Authors: Ayelet Waldman
In-laws
? Jane thought, almost shocked by the idea. Hardly. Whatever terrible moments of tragedy and loss they might have shared, she and Iris had been
in-laws
for all of an hour. And anyway, what kind of nonsense was this—she knew Iris didn’t respect her, but did the woman think she was an idiot? Whoever handed over their kid to be raised by an
in-law
?
“I don’t know what you think you are to me, Iris, but I know that she’s not your daughter,” Jane said. “And she’s not my daughter, either. Samantha’s got a mother already.”
“Yes. Yes, of course. But you’re her legal guardian, aren’t you?”
“No,” Jane said.
“You aren’t?” Iris said.
Jane cursed herself for revealing what it wasn’t Iris’s business to know. “I’m taking care of her.”
“Because her mother isn’t in any shape to care for her, is she? The burden is falling on you.”
“It’s no burden. She’s family. And anyway her mother will be out of the hospital soon enough.”
“Jane, I absolutely understand that this is a difficult thing to contemplate. But I worry that if you insist on keeping her here you’ll cost her, not just her career, and it could be a marvelous career—my father says he’s never seen any child more talented. You’ll cost her her happiness. Music is Samantha’s whole world, Jane. You know that even better than I do.
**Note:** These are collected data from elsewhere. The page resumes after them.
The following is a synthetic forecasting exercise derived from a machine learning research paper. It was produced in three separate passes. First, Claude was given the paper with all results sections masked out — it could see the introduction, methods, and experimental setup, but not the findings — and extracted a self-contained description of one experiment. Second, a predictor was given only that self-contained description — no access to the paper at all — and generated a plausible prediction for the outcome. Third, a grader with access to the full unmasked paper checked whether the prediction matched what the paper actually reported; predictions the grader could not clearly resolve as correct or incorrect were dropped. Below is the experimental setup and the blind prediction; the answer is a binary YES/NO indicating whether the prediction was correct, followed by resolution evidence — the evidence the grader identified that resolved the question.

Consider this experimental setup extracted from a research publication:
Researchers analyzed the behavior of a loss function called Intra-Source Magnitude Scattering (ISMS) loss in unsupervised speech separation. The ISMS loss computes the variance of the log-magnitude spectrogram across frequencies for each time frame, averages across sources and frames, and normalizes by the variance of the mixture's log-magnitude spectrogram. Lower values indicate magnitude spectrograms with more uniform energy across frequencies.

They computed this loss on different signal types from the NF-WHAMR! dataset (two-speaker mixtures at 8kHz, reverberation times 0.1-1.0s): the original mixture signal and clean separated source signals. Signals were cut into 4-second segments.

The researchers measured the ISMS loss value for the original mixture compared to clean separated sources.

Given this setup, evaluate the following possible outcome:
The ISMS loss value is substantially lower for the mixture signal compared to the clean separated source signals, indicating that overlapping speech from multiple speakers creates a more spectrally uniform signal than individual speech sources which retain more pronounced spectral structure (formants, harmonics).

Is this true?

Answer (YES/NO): YES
But most musicians with Samantha’s gifts have spent years learning the repertoire by the time they’re her age. As talented as she is, Samantha has a tremendous amount of catching up to do.”
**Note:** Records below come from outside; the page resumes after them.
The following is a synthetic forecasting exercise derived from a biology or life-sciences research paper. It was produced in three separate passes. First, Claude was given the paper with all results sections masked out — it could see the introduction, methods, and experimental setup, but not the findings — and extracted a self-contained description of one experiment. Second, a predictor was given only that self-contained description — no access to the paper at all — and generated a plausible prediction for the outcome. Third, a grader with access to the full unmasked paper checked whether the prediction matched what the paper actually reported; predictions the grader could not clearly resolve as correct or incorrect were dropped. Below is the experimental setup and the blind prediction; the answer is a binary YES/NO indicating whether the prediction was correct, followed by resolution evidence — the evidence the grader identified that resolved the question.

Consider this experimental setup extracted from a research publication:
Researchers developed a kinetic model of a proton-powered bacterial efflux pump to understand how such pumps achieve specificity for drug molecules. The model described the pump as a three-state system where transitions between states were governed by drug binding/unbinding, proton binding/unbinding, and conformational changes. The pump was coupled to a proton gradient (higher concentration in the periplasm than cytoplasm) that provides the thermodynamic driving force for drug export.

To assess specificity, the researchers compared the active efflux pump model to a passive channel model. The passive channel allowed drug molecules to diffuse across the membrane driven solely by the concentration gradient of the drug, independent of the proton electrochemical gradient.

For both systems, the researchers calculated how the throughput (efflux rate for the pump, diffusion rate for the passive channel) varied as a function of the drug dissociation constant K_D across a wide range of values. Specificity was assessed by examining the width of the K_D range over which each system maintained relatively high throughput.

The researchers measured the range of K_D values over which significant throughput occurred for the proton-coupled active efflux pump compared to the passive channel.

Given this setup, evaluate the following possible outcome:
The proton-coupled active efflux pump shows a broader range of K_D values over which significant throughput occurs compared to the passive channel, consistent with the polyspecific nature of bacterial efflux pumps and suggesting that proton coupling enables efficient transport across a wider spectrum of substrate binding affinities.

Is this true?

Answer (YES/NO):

“Last year you said that going to Bangor every week was the only way she’d catch up. Now she’s got to go to New York. What’s it going to be next year? China?”
Iris leaned forward, earnestly. “I know how hard this is for you, Jane. I’d have the same feelings if the roles were reversed. And of course you would still have ultimate authority over her—you and her mother. We’d follow any family rules that you expect her to follow. If she has a bedtime, for example.” Iris reached into her purse and pulled out a sheaf of pages. “And I’ve printed out the academic calendar for the year. You can see there are long periods of vacation that she could spend here with you. We could even arrange for her to come home one weekend a month. Or even every other weekend, if that feels more comfortable to you.”
Jane refused to allow herself to slip into an attitude of negotiation with Iris. Instead she said, “No.”
“Please, Jane. Samantha has the potential to be a world-class musician. A musician who, yes, someday might even play in China. China, Japan, Europe. All over the United States. Conceivably she might even make a handsome living. How can you stand in the way of her future?”
Jane pushed her chair back from the table and stood up. Her manifold debts to the Copakens had all been assumed grudgingly, and she was determined never to incur another. There was no way to repay them for the
gravesite, nor for the lessons Mr. Kimmelbrod had been giving Samantha. Iris had done a poor job, too, of concealing the fact that she was paying for the lessons from Mr. Weinstein. Jane had permitted the charade to continue because Samantha had been so desperate for them, so full of joy as she progressed, and Jane could not have afforded even a fraction of the cost. But there was only so much pride she was willing to sacrifice.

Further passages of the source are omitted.